- Opening Delimiter -

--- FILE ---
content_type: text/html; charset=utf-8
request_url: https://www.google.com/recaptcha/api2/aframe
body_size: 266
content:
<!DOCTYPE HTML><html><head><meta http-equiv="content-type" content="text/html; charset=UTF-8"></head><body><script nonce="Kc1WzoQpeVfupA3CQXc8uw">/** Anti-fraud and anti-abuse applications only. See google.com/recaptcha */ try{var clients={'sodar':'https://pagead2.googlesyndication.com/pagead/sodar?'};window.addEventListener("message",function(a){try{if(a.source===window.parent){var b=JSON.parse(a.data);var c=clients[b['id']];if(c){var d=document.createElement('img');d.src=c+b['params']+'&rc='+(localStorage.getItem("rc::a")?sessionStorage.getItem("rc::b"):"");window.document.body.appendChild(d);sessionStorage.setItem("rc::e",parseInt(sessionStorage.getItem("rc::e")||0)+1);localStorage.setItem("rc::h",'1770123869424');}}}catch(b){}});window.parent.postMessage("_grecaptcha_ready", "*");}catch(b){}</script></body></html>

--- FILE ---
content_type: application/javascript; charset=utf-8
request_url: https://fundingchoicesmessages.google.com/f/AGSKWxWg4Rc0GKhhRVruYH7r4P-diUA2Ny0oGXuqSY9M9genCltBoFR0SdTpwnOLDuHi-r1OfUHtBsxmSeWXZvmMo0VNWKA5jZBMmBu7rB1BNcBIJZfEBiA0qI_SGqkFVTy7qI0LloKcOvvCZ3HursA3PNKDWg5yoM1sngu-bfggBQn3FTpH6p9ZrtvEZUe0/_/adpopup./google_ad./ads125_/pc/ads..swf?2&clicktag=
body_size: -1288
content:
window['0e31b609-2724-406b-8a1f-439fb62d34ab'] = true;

- Closing Delimiter -

Work to complete: Whatever appears in the listing should be copied exactly and completely.

Task result:
--- FILE ---
content_type: text/html; charset=utf-8
request_url: https://www.google.com/recaptcha/api2/aframe
body_size: 266
content:
<!DOCTYPE HTML><html><head><meta http-equiv="content-type" content="text/html; charset=UTF-8"></head><body><script nonce="Kc1WzoQpeVfupA3CQXc8uw">/** Anti-fraud and anti-abuse applications only. See google.com/recaptcha */ try{var clients={'sodar':'https://pagead2.googlesyndication.com/pagead/sodar?'};window.addEventListener("message",function(a){try{if(a.source===window.parent){var b=JSON.parse(a.data);var c=clients[b['id']];if(c){var d=document.createElement('img');d.src=c+b['params']+'&rc='+(localStorage.getItem("rc::a")?sessionStorage.getItem("rc::b"):"");window.document.body.appendChild(d);sessionStorage.setItem("rc::e",parseInt(sessionStorage.getItem("rc::e")||0)+1);localStorage.setItem("rc::h",'1770123869424');}}}catch(b){}});window.parent.postMessage("_grecaptcha_ready", "*");}catch(b){}</script></body></html>

--- FILE ---
content_type: application/javascript; charset=utf-8
request_url: https://fundingchoicesmessages.google.com/f/AGSKWxWg4Rc0GKhhRVruYH7r4P-diUA2Ny0oGXuqSY9M9genCltBoFR0SdTpwnOLDuHi-r1OfUHtBsxmSeWXZvmMo0VNWKA5jZBMmBu7rB1BNcBIJZfEBiA0qI_SGqkFVTy7qI0LloKcOvvCZ3HursA3PNKDWg5yoM1sngu-bfggBQn3FTpH6p9ZrtvEZUe0/_/adpopup./google_ad./ads125_/pc/ads..swf?2&clicktag=
body_size: -1288
content:
window['0e31b609-2724-406b-8a1f-439fb62d34ab'] = true;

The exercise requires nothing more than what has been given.